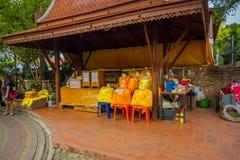 AYUTTHAYA, TAJLANDIA, LUTY, 08, 2018: Plenerowy widok żółte tkaniny wśrodku plastikowych worków pod drewnianym rynkiem Zdjęcia Stock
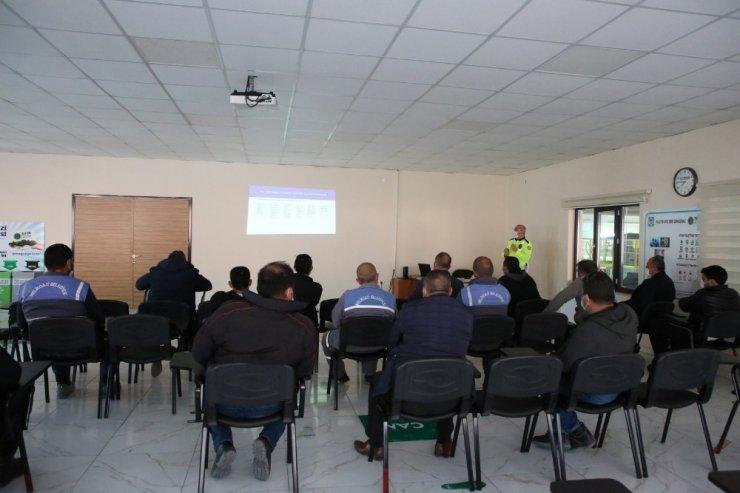 Melikgazi Belediye personeline trafik eğitimi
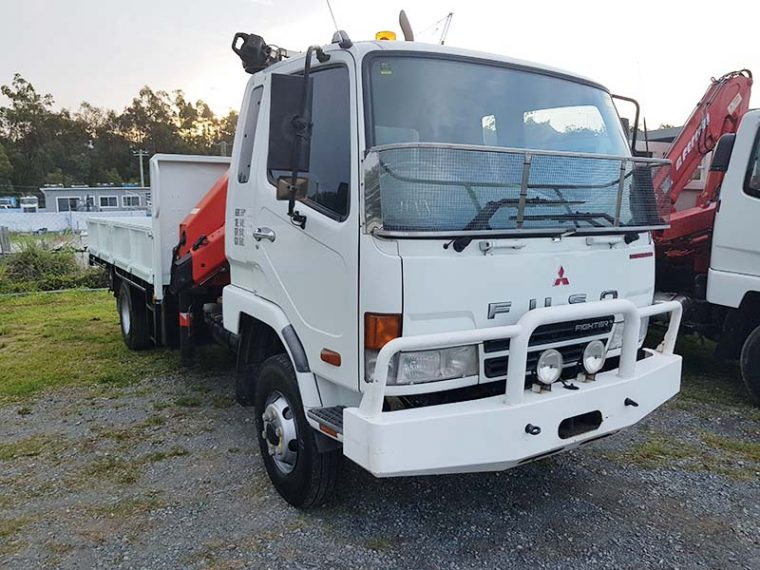2007 Mitsubishi FK600 Crane Truck Manual White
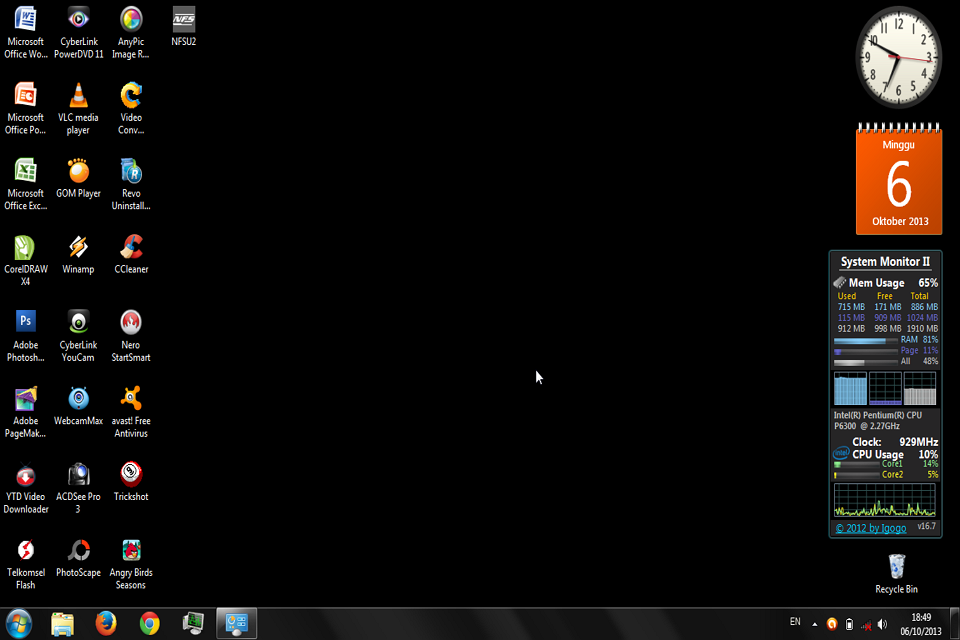 Cara Menghilangkan Background Desktop Windows 7 ( Trik Jahil )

---

Return to the listing above and set it down exactly, leaving out its pictures.

[FINAL ANSWER]
 AYUTTHAYA, TAJLANDIA, LUTY, 08, 2018: Plenerowy widok żółte tkaniny wśrodku plastikowych worków pod drewnianym rynkiem Zdjęcia Stock
 Melikgazi Belediye personeline trafik eğitimi
2007 Mitsubishi FK600 Crane Truck Manual White
 Cara Menghilangkan Background Desktop Windows 7 ( Trik Jahil )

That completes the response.